"Bizim de bir tavrımızın olması gerekiyor"
Partisinin Bitlis İl Teşkilatının düzenlediği iftar programında konuşan HÜDA PAR Genel Başkan Yardımcısı Mehmet Ali Doyar, "İslam`a ve Müslümanlara düşmanlık edenlere karşı bir tavrımızın olması gerekiyor." ifadelerini kullandı.
HÜDA PAR Bitlis il teşkilatı tarafından iftar programı düzenlendi. Kur'an-ı Kerim tilavetiyle başlayan programın selamlama konuşmasını yapan Bitlis İl Başkanı Celal Gül, düzenledikleri iftar programına katılan herkese teşekkür etti.
Programda bir konuşma yapan HÜDA PAR Eğitim İşlerinden Sorumlu Genel Başkan Yardımcısı M. Ali Doyar, "Bugün dünyanın birçok yerinde maalesef Müslümanlar zulüm altındadır. Gittiğimiz her yerde, bütün sohbetlerimiz de bunu dile getiriyoruz. Çünkü bu bizim dünya ölçeğinde kanayan yaramızdır. Müslümanların hepsi maalesef şu anda küfür güçlerinin saldırıları altında inlemektedir. Canlarına kastedilmekte, evleri başlarına yıkılmaktadır. Müslümanlar olarak birlikte güç olduğumuz gün Allah'ın bize yardım edeceği gündür." dedi.
"Şer güçleri; İslam coğrafyasında, İslam'ın hayat bulmasını istemiyorlar"

_Kaynak malzeme:_
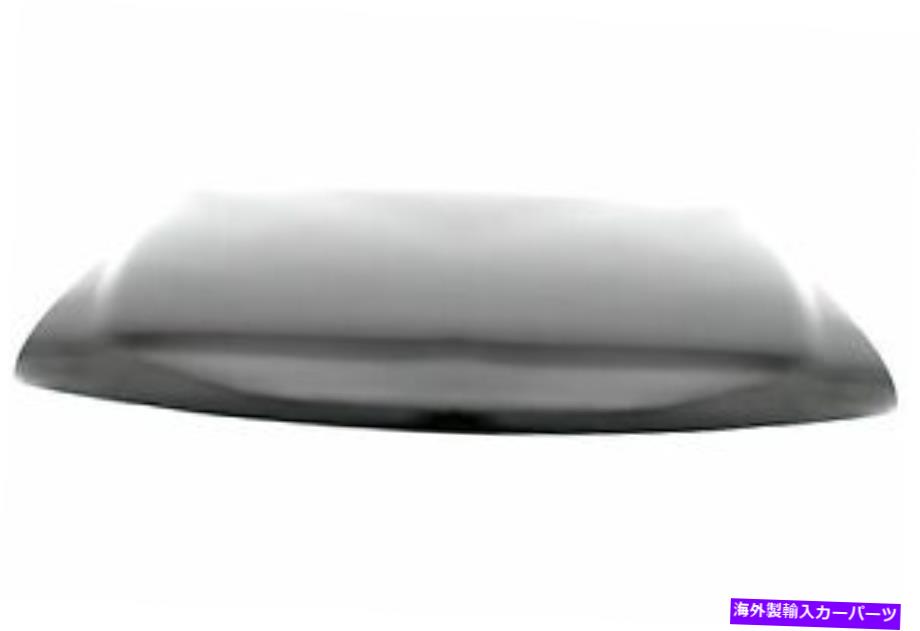 hood panel シボレーGM1230234ppのフードパネル Hood Panel for Chevrolet GM1230234PP【並行輸入品】｜Us Custom Parts Shop USDM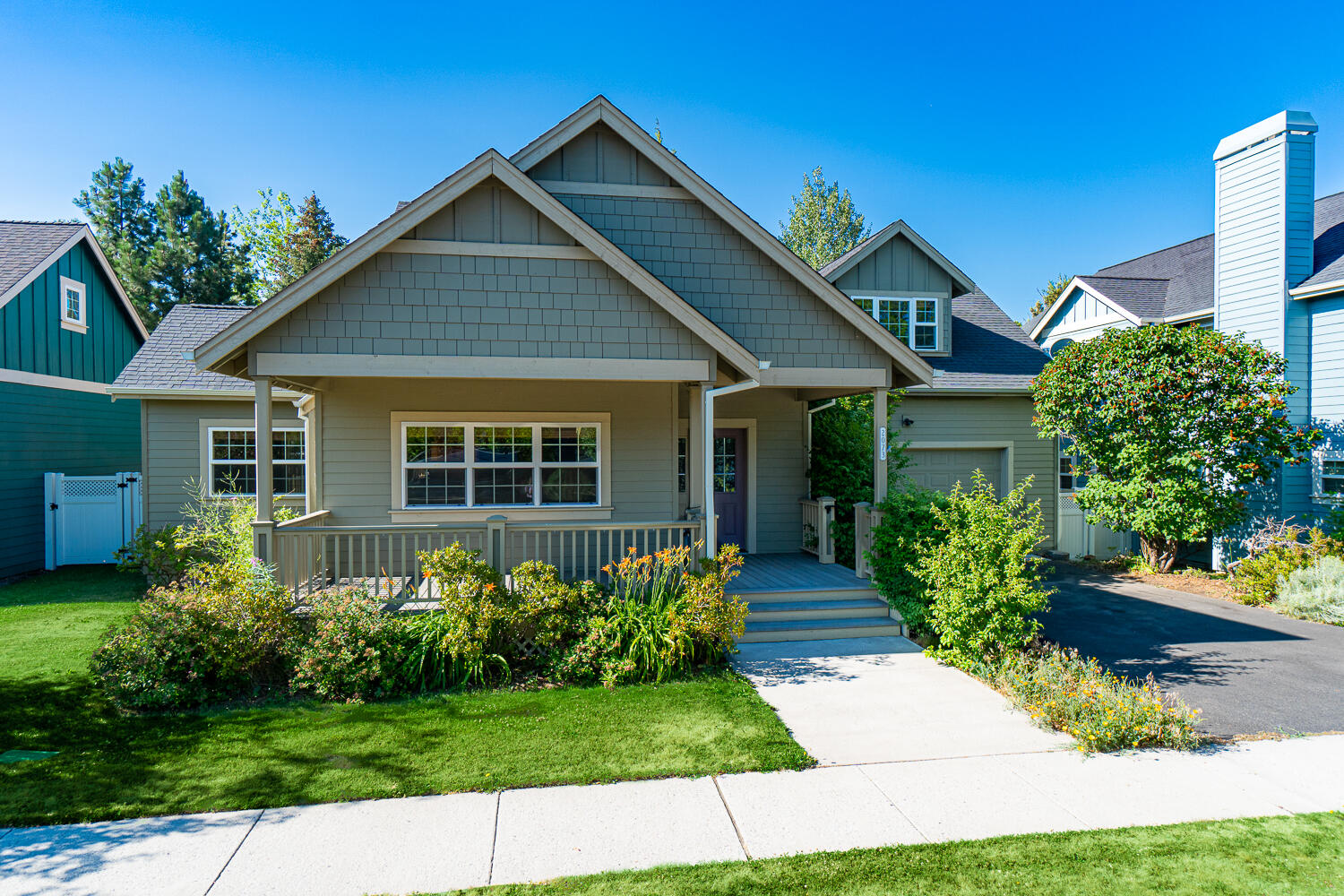 Tasman Rise - Residential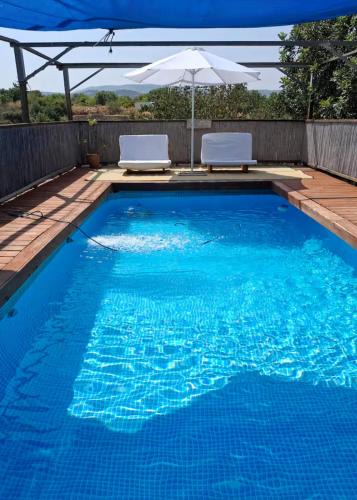 Klil House | tranquil beautiful house כליל השחר- צימרים קסומים במיקום מרגיע למשפחות וזוגות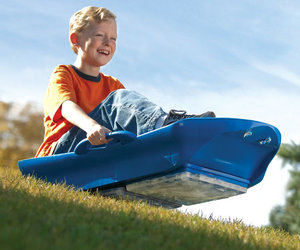 All-Season Sled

_Görev tanımı:_ Metin parçasına göre iftar programında selamlama konuşmasını kimin yaptığını yazın.

_Görev çözümü:_ Selamlama konuşmasını Bitlis İl Başkanı Celal Gül yaptı.